Ischaemic Heart Disease (IHD) is the main global cause of death. Previous studies indicated that recombinant human secretory leukocyte protease inhibitor (rhSLPI) exhibits a cardioprotective effect against myocardial ischaemia/reperfusion (I/R) injury. However, SLPI has a short half-life in vivo due to digestion by protease enzymes in circulation. Application of nanoparticle encapsulation could be benefit for SLPI delivery. Several types of nanoparticles have been developed to encapsulate SLPI and applied in some disease models.

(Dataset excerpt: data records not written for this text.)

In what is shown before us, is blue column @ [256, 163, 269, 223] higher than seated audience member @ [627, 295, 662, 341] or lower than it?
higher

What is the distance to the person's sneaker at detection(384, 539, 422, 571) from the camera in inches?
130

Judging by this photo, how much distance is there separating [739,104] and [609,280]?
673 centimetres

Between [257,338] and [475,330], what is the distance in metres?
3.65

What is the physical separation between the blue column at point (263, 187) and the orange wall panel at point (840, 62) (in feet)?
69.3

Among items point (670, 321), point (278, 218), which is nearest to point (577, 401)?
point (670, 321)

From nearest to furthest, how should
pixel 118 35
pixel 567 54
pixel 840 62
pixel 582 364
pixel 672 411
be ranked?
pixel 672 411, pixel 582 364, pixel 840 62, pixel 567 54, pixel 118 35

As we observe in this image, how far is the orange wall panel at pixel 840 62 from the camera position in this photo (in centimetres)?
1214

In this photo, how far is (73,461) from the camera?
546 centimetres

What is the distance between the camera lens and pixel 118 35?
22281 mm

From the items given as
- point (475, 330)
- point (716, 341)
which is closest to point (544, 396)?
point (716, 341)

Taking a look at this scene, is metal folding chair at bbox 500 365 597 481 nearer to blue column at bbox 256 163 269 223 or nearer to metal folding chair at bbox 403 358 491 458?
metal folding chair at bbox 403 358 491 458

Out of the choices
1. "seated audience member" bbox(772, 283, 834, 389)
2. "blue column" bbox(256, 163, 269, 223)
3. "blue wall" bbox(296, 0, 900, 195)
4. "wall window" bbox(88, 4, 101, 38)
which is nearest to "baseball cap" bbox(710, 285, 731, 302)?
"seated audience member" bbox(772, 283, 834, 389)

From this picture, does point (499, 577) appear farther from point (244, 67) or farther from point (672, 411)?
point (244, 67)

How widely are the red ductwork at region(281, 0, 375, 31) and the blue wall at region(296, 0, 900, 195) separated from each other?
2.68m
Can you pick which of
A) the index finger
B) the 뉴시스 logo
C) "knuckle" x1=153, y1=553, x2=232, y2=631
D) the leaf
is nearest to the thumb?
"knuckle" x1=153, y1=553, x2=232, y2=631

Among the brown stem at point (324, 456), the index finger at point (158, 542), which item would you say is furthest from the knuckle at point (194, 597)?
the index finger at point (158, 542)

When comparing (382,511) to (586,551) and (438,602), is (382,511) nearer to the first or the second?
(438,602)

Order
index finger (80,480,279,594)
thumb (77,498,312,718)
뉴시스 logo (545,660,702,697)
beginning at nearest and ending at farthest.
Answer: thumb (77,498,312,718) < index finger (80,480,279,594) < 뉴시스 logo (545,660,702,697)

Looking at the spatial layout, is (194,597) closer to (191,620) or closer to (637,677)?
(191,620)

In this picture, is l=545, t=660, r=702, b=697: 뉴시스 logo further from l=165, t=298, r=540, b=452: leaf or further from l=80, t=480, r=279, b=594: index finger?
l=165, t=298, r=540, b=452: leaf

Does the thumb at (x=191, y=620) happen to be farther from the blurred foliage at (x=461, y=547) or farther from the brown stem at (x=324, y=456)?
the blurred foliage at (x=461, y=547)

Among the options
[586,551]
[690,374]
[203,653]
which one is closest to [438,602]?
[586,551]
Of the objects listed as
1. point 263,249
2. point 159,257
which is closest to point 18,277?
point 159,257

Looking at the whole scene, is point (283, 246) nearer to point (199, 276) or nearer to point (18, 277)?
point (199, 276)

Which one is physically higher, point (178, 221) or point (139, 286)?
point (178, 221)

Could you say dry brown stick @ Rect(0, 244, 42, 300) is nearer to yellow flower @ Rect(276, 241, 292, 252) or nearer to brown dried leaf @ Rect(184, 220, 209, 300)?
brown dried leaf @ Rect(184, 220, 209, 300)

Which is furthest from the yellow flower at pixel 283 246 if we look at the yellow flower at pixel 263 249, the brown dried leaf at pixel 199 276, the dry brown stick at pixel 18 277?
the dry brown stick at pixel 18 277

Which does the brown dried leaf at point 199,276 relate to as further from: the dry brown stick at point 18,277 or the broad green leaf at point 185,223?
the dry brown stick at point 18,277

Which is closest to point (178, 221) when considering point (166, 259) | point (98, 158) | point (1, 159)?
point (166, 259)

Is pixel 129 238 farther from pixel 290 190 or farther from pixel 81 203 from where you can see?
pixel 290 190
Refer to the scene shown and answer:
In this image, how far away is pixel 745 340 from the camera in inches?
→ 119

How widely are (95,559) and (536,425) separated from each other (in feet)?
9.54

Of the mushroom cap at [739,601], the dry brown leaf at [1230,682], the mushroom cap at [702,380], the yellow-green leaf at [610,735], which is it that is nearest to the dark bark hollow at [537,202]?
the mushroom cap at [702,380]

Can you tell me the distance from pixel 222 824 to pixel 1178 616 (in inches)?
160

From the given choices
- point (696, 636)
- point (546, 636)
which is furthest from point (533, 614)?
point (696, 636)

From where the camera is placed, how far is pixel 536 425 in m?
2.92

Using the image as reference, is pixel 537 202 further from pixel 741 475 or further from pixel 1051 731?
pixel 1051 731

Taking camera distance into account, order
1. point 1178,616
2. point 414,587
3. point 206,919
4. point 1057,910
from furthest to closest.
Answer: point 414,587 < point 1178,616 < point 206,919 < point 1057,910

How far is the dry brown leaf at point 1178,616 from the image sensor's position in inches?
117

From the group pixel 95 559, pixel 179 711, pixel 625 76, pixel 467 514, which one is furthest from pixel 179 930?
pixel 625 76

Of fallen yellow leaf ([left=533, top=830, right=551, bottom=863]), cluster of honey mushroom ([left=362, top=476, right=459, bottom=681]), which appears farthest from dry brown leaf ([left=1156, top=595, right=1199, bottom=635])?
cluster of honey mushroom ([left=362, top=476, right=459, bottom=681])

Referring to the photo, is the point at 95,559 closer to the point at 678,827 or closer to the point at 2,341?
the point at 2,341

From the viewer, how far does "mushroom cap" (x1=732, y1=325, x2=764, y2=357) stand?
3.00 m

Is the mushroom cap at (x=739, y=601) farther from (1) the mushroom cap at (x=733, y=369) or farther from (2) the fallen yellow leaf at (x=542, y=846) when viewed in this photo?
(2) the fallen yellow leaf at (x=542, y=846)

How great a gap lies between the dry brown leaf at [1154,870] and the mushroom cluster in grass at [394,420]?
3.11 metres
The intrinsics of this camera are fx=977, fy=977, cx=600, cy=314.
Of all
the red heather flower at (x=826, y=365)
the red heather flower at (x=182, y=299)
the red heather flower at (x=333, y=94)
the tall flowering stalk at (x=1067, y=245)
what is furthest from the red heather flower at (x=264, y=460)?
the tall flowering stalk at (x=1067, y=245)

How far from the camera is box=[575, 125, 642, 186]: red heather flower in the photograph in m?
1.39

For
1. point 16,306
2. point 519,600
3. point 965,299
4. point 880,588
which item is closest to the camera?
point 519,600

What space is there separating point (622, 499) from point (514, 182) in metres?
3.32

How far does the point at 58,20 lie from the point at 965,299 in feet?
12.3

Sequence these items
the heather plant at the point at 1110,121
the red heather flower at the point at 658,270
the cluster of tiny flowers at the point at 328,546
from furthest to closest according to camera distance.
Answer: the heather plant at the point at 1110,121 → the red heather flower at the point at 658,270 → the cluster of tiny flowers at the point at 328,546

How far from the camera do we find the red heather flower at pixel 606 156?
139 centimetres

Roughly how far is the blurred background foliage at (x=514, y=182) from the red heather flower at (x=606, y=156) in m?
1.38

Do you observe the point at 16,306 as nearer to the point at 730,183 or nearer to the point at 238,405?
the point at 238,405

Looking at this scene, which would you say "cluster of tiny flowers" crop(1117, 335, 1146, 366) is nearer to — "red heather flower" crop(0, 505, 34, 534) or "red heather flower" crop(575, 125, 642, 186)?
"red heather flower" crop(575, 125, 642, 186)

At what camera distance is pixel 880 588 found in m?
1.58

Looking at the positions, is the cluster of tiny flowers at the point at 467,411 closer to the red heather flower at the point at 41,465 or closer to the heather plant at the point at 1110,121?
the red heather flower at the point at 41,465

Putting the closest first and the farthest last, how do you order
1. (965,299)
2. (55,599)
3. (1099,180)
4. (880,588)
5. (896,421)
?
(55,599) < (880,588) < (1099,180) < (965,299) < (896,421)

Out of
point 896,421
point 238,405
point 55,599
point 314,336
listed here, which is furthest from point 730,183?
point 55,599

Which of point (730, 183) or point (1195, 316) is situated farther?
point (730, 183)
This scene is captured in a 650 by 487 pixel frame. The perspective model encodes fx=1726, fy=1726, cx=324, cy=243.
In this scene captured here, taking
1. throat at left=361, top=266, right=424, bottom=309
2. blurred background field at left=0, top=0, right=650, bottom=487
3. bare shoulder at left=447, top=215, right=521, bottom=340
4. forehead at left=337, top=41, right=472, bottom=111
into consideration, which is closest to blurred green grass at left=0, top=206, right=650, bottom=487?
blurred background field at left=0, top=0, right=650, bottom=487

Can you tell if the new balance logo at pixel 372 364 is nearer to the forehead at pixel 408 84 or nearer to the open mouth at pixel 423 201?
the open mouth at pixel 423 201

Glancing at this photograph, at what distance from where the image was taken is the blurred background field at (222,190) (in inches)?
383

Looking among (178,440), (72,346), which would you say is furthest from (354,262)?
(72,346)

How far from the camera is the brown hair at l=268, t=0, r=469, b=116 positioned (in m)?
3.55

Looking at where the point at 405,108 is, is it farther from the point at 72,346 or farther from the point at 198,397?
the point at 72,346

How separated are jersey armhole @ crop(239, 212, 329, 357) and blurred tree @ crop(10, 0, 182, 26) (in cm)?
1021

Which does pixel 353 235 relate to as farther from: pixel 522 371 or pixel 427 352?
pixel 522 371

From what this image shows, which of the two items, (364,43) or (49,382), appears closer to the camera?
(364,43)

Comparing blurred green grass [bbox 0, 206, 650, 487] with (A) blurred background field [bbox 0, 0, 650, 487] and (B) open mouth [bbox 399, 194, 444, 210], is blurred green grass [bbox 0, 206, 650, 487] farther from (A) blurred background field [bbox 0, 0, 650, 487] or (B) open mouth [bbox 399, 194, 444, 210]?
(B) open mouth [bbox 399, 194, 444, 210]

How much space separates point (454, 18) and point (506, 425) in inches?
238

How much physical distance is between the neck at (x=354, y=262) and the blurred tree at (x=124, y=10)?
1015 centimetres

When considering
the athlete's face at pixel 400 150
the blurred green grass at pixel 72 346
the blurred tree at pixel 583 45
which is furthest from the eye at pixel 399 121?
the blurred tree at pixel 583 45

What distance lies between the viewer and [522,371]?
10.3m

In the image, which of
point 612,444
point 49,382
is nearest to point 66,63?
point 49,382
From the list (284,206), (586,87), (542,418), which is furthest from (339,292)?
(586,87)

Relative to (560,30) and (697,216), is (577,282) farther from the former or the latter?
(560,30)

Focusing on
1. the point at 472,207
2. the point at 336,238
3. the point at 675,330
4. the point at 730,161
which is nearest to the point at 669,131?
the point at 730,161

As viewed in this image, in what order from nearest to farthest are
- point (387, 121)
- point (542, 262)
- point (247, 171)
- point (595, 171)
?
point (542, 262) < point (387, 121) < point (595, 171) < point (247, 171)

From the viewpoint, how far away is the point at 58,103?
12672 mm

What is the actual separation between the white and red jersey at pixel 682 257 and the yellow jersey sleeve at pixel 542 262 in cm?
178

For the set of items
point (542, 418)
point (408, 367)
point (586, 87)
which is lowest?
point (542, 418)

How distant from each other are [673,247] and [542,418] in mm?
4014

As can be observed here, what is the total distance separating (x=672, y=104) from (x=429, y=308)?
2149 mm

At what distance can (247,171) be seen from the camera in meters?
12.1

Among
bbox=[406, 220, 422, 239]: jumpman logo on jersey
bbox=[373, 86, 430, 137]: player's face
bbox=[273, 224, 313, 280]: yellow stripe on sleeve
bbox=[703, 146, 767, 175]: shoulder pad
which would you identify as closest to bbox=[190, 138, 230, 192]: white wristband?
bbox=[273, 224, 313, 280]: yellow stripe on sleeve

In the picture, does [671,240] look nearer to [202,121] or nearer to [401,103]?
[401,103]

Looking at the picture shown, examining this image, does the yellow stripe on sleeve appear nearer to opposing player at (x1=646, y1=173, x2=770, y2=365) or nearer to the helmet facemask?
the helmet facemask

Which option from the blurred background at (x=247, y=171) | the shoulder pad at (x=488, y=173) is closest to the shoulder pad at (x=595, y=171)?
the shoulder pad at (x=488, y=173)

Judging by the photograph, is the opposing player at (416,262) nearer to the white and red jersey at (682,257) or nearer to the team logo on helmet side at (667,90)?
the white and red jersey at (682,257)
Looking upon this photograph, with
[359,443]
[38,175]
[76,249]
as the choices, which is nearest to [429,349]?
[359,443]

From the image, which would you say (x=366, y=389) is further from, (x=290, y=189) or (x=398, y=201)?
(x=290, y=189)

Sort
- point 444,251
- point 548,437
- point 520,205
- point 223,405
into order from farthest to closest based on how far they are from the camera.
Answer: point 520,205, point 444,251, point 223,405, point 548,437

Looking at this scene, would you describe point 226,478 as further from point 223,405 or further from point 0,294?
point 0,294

However, silica nanoparticles for rhSLPI delivery, particularly on myocardial I/R injury, has never been studied. In this study, rhSLPI was encapsulated into gelatine-covered silica nanoparticles (GSNPs), which will be further used to determine an in vitro cardioprotective effect against simulated ischaemia/reperfusion injury (sI/R) in rat cardiac myoblast cell line (H9c2). Silica dioxide nanoparticles (SNPs) were fabricated followed by incubation with 0.33 mg/mL of rhSLPI. Finally, SNPs containing rhSLPI were coated with gelatine (GSNPs). The GSNPs and rhSLPI-GSNPs were characterized by particle size, zeta potential, and morphology scanning electron microscope (SEM). The concentration of rhSLPI in rhSLPI-GSNPs and drug release were determined by Enzyme-linked immunosorbent assay (ELISA). Then, cytotoxicity was determined by incubation of GSNPs or rhSLPI-GSNPs with rat cardiac myoblast cell line (H9c2). The results showed that the particle size of SNPs, GSNPs, and rhSLPI-GSNPs were 273, 300, and 301 nm, respectively, with zeta potential of -57.21, -22.40, and -24.50 mV, respectively. One milligram of rhSLPI-GSNPs contained 235 ng of rhSLPI. The cytotoxicity showed no significant difference between cardiac cells. The rhSLPI-GSNPs provided cardioprotective effect to reduce cardiac cell injury and death against sI/R. In conclusion, this is the first study of rhSLPI encapsulated gelatine-covered nanoparticles (rhSLPI-GSNPs) synthesis. rhSLPI -GSNPs provides cardioprotective effect to against an in vitro sI/R in cardiac cells.